LAUSR

Titanium and its alloys have become increasingly important in the dental and orthopedic fields due to its good machinability, high yield strength, good ductility, excellent corrosion resistance, and superior biocompatibility compared to other materials. However, an inherent drawback of using pure titanium and its alloys as implant material is the significant mismatch between the moduli of bone and titanium, resulting in the stress shielding effect, fibrous tissue ingrowth, and bone resorption, and therefore reducing the lifespan of the implant. Porous titanium is thus a suitable candidate as implant material due to its ability to be manufactured to a specific Young’s modulus—typically that of bone. Porous titanium has the unique advantage of allowing bone tissue ingrowth into the open space of the implants, thereby accelerating the osseointegration process. The human body as well as the oral cavity is a highly complex environment in which the simultaneous interaction between wear and corrosion, namely tribocorrosion, takes place.
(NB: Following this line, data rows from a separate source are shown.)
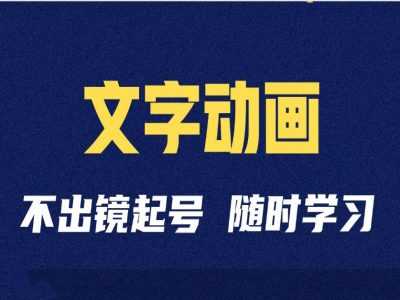 短视频剪辑术：抖音文字动画类短视频账号制作运营全流程-优知网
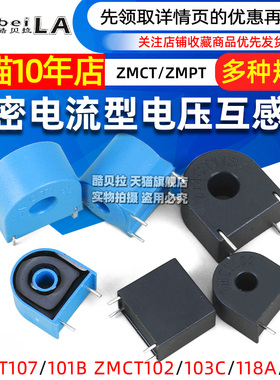 精密电流型电压互感器 ZMPT107/101B ZMCT102/103/118 2mA 传感器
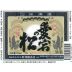 Atago No Matsu Tokubetsu Honjozo Sake (720ML) Front Label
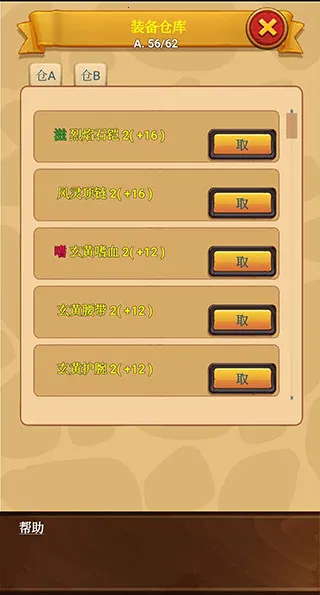 放置精灵王安卓版手机版 放置精灵王安卓版手机版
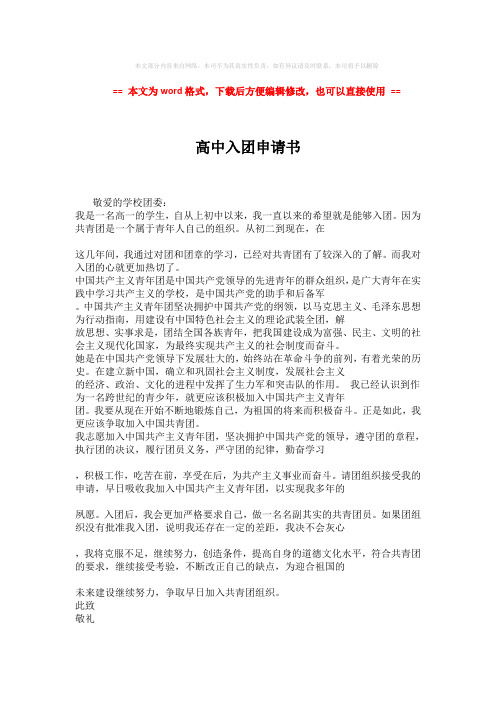 2018-高中入团申请书 (2页)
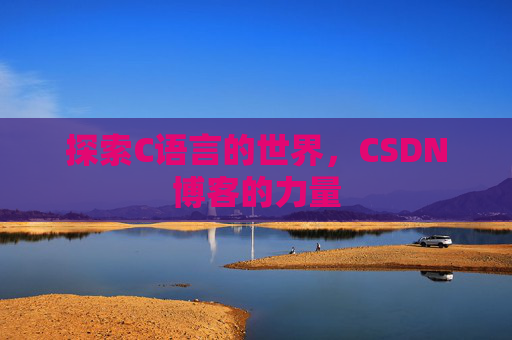 探索C语言的世界,CSDN博客的力量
Thus, understanding these interactions is of great interest in order to characterize the degradation mechanisms of porous titanium materials used as implants. This paper reviews the state-of-the-art of porous titanium as a viable biomedical implant material. A significant part of this paper is focused on how porous titanium is manufactured and how its parameters are controlled. The following sections focus on the corrosion, wear, and tribocorrosion aspects of porous titanium implant materials. Finally, this review also determines the current limitations in the field and provides future directions in this field.